We can also conceptualize this as computing the trivector volume (parallelepiped with edges \( \Bp_2 – \Bp_1, \mathbf{\hat{d}}_1, \mathbf{\hat{d}}_2 \)), and then dividing out the bivector (parallelogram with edges \(\mathbf{\hat{d}}_1, \mathbf{\hat{d}}_2 \)), to find the vector (height) of the parallelepiped.
Observe that rejecting from the plane, is equivalent to projecting onto the normal, so for \(\mathbb{R}^3\) we may translate this to conventional vector algebra, as a projection
\begin{equation}\label{eqn:shortestDistanceBetweenLines:500}
\Bm = \lr{\Delta \cdot \mathbf{\hat{n}}} \mathbf{\hat{n}},
\end{equation}
where \( \mathbf{\hat{n}} = \lr{ \mathbf{\hat{d}}_1 \cross \mathbf{\hat{d}}_2 }/\Norm{\mathbf{\hat{d}}_1 \cross \mathbf{\hat{d}}_2 } \).

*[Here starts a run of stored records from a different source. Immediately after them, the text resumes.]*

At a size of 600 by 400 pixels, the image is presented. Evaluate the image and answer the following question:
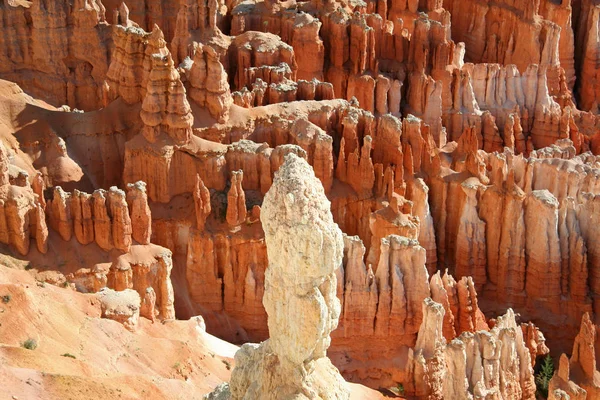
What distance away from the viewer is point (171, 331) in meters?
27.1

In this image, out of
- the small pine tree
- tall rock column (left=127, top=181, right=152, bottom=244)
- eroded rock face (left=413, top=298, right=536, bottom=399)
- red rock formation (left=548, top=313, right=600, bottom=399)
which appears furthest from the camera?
the small pine tree

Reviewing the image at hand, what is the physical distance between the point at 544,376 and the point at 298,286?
57.9 feet

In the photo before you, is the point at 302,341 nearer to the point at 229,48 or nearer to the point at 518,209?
the point at 518,209

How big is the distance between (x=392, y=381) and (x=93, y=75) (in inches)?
958

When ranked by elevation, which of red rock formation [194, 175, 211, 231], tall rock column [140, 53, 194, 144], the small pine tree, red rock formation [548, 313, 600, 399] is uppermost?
tall rock column [140, 53, 194, 144]

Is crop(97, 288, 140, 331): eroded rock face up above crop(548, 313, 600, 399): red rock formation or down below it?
above

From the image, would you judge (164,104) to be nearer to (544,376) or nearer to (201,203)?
(201,203)

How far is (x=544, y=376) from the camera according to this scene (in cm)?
3105

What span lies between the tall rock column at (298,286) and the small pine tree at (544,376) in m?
15.5

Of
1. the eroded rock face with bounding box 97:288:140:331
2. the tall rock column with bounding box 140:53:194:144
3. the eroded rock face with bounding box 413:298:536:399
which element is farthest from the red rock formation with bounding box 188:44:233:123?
the eroded rock face with bounding box 413:298:536:399

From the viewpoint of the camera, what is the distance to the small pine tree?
100 ft

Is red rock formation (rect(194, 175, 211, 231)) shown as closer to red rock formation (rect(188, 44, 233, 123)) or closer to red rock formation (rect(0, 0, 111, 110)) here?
red rock formation (rect(188, 44, 233, 123))

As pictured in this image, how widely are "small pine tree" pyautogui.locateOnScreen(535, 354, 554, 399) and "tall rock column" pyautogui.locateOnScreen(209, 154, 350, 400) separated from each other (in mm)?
15476

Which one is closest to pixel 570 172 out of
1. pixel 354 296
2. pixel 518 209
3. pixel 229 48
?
pixel 518 209
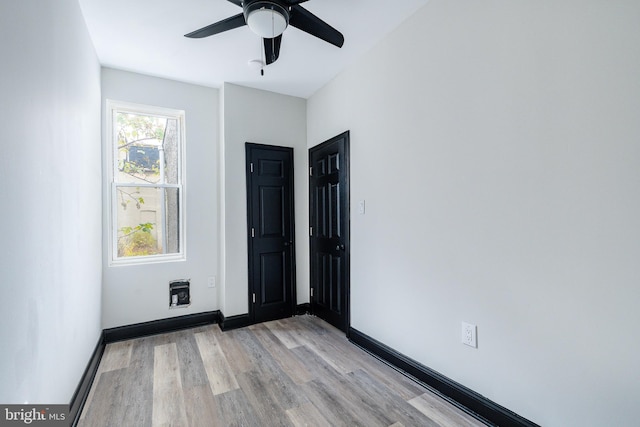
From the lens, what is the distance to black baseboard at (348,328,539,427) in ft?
5.52

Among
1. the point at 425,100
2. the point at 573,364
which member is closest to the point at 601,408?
the point at 573,364

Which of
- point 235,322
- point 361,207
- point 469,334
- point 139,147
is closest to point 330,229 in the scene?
point 361,207

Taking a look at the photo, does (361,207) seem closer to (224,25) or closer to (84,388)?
(224,25)

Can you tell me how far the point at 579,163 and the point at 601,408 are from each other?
→ 114 cm

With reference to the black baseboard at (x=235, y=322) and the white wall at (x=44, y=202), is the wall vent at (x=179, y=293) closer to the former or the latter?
the black baseboard at (x=235, y=322)

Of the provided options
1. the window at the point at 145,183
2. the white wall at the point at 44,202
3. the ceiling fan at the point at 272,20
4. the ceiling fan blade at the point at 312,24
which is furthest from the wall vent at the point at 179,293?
the ceiling fan blade at the point at 312,24

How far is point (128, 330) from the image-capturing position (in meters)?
3.02

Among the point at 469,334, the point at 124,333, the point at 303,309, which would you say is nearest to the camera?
the point at 469,334

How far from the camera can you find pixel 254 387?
7.11 feet

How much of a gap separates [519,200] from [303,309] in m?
2.84

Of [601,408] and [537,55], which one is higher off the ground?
Answer: [537,55]

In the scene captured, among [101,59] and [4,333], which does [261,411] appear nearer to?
[4,333]

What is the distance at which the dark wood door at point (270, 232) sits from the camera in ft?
11.4

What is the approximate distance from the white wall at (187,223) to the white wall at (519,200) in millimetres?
2053
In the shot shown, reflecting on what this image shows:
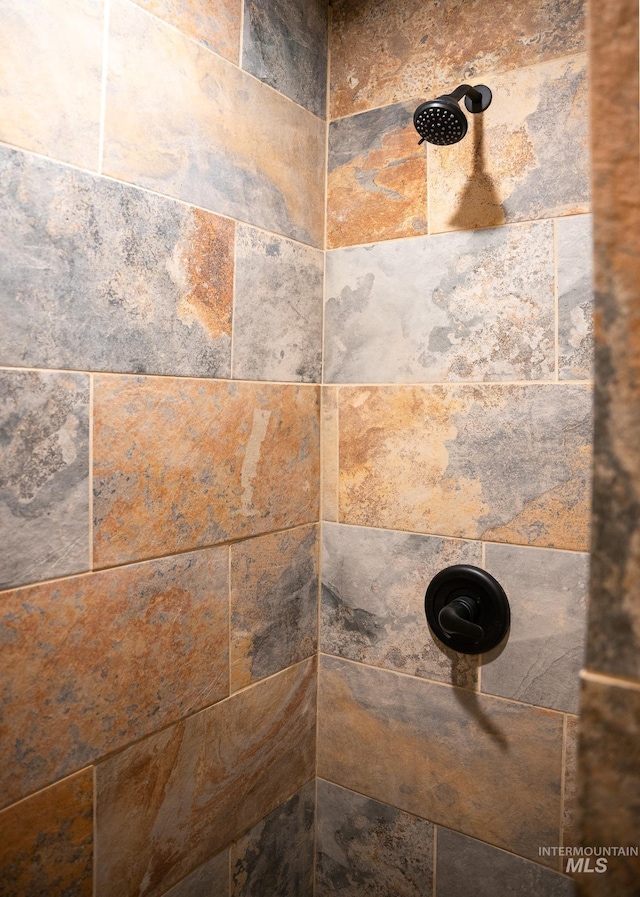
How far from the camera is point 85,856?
987 mm

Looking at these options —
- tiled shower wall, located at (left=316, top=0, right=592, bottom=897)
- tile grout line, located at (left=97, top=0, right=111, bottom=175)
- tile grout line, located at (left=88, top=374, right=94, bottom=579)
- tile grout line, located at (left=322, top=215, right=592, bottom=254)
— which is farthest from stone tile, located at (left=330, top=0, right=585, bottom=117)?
tile grout line, located at (left=88, top=374, right=94, bottom=579)

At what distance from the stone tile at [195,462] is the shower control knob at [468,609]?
36cm

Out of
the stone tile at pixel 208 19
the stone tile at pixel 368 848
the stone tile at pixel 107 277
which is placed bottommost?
the stone tile at pixel 368 848

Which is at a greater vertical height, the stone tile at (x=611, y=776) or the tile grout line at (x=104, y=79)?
the tile grout line at (x=104, y=79)

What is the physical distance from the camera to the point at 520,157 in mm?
1216

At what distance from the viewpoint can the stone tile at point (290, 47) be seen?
1.25 metres

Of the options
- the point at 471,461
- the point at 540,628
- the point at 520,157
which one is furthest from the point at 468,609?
the point at 520,157

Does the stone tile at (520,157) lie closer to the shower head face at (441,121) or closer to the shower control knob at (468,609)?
the shower head face at (441,121)

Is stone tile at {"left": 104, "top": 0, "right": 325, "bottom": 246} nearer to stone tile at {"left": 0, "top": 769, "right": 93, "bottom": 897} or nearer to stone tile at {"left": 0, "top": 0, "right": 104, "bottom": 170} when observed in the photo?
stone tile at {"left": 0, "top": 0, "right": 104, "bottom": 170}

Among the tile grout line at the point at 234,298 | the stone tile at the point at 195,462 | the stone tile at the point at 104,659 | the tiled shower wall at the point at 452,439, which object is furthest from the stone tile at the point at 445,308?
the stone tile at the point at 104,659

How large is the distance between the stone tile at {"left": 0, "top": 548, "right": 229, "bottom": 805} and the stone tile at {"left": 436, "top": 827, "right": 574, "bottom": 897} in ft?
2.03

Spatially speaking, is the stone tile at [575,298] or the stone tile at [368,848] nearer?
the stone tile at [575,298]

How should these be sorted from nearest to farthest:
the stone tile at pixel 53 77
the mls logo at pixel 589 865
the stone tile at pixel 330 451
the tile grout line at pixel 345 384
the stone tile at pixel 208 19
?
the mls logo at pixel 589 865 → the stone tile at pixel 53 77 → the tile grout line at pixel 345 384 → the stone tile at pixel 208 19 → the stone tile at pixel 330 451

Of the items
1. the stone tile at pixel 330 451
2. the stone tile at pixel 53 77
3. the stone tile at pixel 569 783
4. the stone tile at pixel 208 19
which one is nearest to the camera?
the stone tile at pixel 53 77
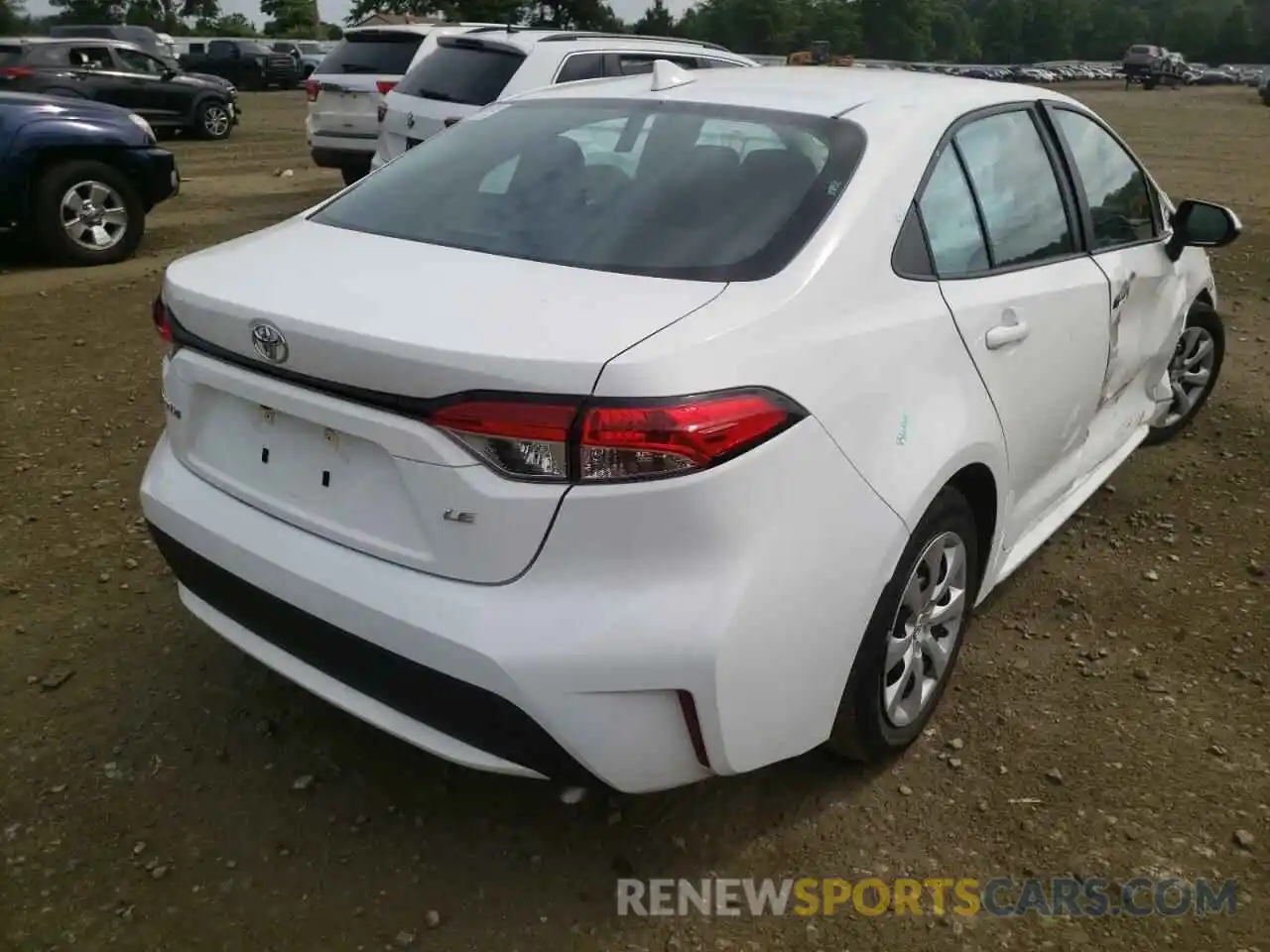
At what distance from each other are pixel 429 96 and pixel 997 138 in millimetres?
5982

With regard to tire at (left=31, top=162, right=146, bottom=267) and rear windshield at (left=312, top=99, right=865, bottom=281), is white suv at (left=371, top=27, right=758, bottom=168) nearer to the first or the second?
tire at (left=31, top=162, right=146, bottom=267)

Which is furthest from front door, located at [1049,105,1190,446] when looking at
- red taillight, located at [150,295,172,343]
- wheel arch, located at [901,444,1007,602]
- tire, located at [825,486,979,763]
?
red taillight, located at [150,295,172,343]

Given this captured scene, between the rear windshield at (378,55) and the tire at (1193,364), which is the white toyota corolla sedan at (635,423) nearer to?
the tire at (1193,364)

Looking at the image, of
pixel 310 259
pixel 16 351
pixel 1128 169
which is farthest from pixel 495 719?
pixel 16 351

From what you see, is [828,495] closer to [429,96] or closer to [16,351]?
[16,351]

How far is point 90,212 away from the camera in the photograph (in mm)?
7801

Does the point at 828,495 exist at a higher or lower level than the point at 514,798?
higher

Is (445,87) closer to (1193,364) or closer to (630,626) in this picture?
(1193,364)

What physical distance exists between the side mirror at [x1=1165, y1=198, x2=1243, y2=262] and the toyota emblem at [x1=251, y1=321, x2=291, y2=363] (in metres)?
3.20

If we want the magnitude of this vector, it’s just
\begin{equation}\label{eqn:shortestDistanceBetweenLines:480}
\begin{aligned}
\Norm{\Bm}^2
&=
\inv{B^4} \lr{ \lr{ \Delta \wedge B } B } \lr{ B \lr{ B \wedge \Delta } } \\
&=
\inv{B^2} \lr{ \Delta \wedge B }^2,
\end{aligned}
\end{equation}
or
\begin{equation}\label{eqn:shortestDistanceBetweenLines:460}
\boxed{
\Norm{\Bm} = \frac{ \Norm{ \lr{\Bp_2 – \Bp_1} \wedge \mathbf{\hat{d}}_1 \wedge \mathbf{\hat{d}}_2 } }{ \Norm{\mathbf{\hat{d}}_1 \wedge \mathbf{\hat{d}}_2} },
}
\end{equation}
which, for \(\mathbb{R}^3\), is equivalent to the triple product result we found above.